Le Tricycle rouge, Vincent Hauuy.

Résultat de recherche d'images pour "le tricycle rouge hauuy"     Vacances… besoin de déconnecter. J’ai eu envie de découvrir une nouvelle plume. Je me suis décidée à commencer Le Tricycle rouge. Le titre est assez vague, la quatrième de couverture est intéressante. Vendu !

      Le roman met en scène Noah Wallace, un profileur brisé. Sa dernière enquête l’a conduit aux portes de l’enfer : mort de sa femme, graves séquelles pour lui. Pourtant, la résurgence de crimes analogues va le contraindre à reprendre du service, auprès de son ancien coéquipier : Steve. En parallèle, la jeune Sophie Lavallée enquête en eaux troubles sur un reporter disparu dans les années soixante-dix.

      Le début du roman est déroutant. Autant le dire, je me suis demandée dans quoi je m’étais embarquée. Le premier chapitre met en place de nombreux personnages dont on ne saisit l’importance qu’à la toute fin, lorsque les fils se dénouent enfin. L’écriture est parfois crue, puis Steve et Noah entrent en scène. Leur duo est étrange. Noah est très difficile à cerner et j’ai eu peur de tomber sur un type de récit que je n’aime pas : violent, cru et finalement too much pour moi… Et non! Grossière erreur. Une trentaine de pages plus loin, l’auteur m’avait ferrée! A mon sens, c’est un thriller du même acabit que Mör, de Johanna Gustawsson : dense, intense, violent, oui, mais sans tomber dans l’exercice de style et le sensationnel. Ici la violence est liée intimement à l’ensemble de l’histoire et à la problématique du tueur, car le roman nous emporte loin et nous plonge avec effroi au cœur des plus bas instincts entre manipulation, expériences et perversion. Un thriller bluffant de densité et de complexité pour une traque de meurtrier bien singulière. Il n’y a pas un temps creux, tout sert – à un moment ou à un autre.

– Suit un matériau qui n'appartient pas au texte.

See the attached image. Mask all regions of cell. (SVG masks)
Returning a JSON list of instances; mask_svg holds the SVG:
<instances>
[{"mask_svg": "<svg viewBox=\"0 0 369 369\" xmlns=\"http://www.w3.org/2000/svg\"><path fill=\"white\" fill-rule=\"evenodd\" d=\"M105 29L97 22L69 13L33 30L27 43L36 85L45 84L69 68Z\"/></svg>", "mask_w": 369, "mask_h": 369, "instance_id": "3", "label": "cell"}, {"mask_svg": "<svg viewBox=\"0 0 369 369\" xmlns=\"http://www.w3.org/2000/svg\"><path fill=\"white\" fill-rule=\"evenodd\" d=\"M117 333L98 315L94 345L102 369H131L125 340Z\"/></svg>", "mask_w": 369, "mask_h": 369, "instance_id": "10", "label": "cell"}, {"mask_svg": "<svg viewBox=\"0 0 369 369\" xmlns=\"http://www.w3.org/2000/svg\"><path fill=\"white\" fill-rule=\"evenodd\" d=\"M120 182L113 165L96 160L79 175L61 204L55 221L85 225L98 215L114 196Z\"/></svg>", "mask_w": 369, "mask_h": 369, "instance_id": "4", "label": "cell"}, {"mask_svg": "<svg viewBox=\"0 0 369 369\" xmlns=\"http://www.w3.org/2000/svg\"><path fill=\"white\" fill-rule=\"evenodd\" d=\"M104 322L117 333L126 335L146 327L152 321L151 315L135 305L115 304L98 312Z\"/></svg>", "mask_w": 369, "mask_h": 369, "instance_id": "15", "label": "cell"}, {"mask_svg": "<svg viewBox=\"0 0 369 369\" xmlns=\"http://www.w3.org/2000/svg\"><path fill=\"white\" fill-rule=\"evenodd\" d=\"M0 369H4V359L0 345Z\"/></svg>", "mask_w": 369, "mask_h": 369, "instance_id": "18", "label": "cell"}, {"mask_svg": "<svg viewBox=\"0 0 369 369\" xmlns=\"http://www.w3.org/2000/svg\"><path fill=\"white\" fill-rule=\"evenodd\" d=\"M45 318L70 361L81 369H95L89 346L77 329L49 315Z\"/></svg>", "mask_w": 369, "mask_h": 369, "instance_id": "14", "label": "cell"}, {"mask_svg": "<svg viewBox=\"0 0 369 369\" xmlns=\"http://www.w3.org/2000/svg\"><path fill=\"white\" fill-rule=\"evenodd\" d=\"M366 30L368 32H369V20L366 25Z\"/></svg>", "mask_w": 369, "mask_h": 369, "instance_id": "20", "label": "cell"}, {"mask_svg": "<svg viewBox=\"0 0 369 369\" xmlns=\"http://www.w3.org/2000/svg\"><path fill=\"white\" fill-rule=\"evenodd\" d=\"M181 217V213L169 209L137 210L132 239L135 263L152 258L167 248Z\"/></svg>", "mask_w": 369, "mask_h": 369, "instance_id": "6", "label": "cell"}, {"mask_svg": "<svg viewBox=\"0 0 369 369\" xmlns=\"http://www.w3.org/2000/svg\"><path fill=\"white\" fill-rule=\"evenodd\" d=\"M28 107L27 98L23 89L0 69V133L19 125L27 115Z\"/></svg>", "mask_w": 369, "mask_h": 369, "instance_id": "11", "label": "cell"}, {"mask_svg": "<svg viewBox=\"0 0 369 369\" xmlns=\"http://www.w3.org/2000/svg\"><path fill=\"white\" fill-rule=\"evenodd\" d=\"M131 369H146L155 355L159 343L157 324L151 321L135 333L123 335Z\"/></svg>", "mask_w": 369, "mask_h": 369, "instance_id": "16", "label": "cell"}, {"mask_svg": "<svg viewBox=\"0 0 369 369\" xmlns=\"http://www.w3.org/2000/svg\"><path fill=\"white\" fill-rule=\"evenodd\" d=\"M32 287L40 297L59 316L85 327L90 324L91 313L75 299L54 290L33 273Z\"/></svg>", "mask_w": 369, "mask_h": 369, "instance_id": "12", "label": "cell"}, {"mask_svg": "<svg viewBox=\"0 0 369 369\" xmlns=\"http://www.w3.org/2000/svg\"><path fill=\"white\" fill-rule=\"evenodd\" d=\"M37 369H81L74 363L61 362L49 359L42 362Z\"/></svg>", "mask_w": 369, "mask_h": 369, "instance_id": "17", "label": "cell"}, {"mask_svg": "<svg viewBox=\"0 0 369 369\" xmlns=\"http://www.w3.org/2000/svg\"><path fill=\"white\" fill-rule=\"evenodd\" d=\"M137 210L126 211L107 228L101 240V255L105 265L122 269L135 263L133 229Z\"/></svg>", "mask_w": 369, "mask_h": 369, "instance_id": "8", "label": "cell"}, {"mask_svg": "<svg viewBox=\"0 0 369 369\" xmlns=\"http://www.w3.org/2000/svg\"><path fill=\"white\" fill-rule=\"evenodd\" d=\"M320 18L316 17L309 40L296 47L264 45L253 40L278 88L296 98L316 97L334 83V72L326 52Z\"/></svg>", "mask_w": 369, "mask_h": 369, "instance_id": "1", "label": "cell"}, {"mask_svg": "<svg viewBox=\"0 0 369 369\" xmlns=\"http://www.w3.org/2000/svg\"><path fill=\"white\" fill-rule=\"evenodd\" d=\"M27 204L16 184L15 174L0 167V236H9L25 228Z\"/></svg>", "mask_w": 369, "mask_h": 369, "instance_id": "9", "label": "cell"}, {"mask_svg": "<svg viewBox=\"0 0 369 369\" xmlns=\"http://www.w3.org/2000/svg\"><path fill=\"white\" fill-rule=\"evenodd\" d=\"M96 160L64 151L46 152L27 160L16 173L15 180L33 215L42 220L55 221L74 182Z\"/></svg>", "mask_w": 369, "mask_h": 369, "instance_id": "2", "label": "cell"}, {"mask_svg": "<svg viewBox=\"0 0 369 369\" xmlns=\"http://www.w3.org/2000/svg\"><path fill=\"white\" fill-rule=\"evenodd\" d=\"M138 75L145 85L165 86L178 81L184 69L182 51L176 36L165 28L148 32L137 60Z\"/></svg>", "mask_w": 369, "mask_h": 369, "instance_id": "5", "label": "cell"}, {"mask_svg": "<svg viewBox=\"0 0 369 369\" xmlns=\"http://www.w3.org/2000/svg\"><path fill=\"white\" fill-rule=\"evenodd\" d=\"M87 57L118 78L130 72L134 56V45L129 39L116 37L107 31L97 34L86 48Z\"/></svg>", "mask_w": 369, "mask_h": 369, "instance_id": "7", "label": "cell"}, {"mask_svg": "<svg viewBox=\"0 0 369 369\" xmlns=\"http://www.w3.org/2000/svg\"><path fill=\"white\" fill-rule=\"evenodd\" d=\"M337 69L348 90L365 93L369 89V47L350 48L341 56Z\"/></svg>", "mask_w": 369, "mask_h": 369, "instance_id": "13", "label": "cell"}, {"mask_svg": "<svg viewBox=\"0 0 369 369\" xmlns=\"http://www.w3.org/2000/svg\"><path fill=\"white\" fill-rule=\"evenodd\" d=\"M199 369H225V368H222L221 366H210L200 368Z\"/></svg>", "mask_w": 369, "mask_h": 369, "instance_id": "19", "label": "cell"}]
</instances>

      L’intrigue est une inextricable pelote de laine. Le lecteur, comme les enquêteurs, sont déboussolés, ne voient pas le bout de cette enquête aux innombrables ramifications, toutes plus dangereuses les unes que les autres. Remuer le passé reste d’une difficulté sans nom. Les deux enquêtes piétinent, avancent par saccades, se croisent jusqu’à ne faire plus qu’un et dévoiler toute la monstruosité de la vérité. C’est là que l’immense galerie de personnages mise au point par l’auteur joue pleinement son rôle. Elle contribue à nous emporter dans un tourbillon d’hypothèses et de spéculations. En fin de compte, l’auteur parvient à nous surprendre, à nous emporter et à nous piéger dans une toile d’araignée savamment construite. Ce patient travail sur le contexte, le passé et les personnages permet de faire émerger un tueur différent, de lui donner une vraie consistance et une vraie densité. J’ai énormément apprécié la figure de l’assassin : complexe et riche, le bourreau est aussi une victime, et finalement, nous nous surprenons presque à lui trouver des circonstances atténuantes, malgré l’atrocité de ses actes.

      Les personnages clés sont finement travaillés. Noah Wallace tout particulièrement est une pépite. Je n’en dirai pas trop pour ne pas gâcher la surprise, mais derrière cet être brisé se trouve une vérité sordide, terrifiante et sa quête pour arrêter le meurtrier devient une quête de soi. Le personnage de Clémence est saisissant aussi. J’aime sa liberté de ton, c’est un personnage atypique, brillant et étrange. Je ne suis pas certaine qu’elle ait livré tous ses secrets et je serais ravie de la retrouver. Sophie Lavallée m’a étonnée : elle m’a clairement agacée au début avec ses allures de jeune fille fleur bleue et mièvre… et elle s’est transformée pour mon plus grand bonheur! Cela fait aussi partie du charme du roman : les apparences sont trompeuses et gare aux jugements hâtifs!

     Enfin, j’ai aimé le travail sur les mots pour ciseler le personnage de Noah, des mots anciens, tombés en désuétude ou inusités. Je confesse volontiers avoir cherché certains dans un dictionnaire tant j’étais frustrée de ne pas saisir leur sens exact ! Pari réussi. J’étais bien accrochée.

    Le Tricycle rouge est donc un énorme coup de cœur. Je reste saisie par la complexité et le rythme haletant de ce thriller, par les mille et une ramifications d’une enquête qui nous mène aux confins de la folie humaine et des plus vils instincts. Addictif est bien le mot.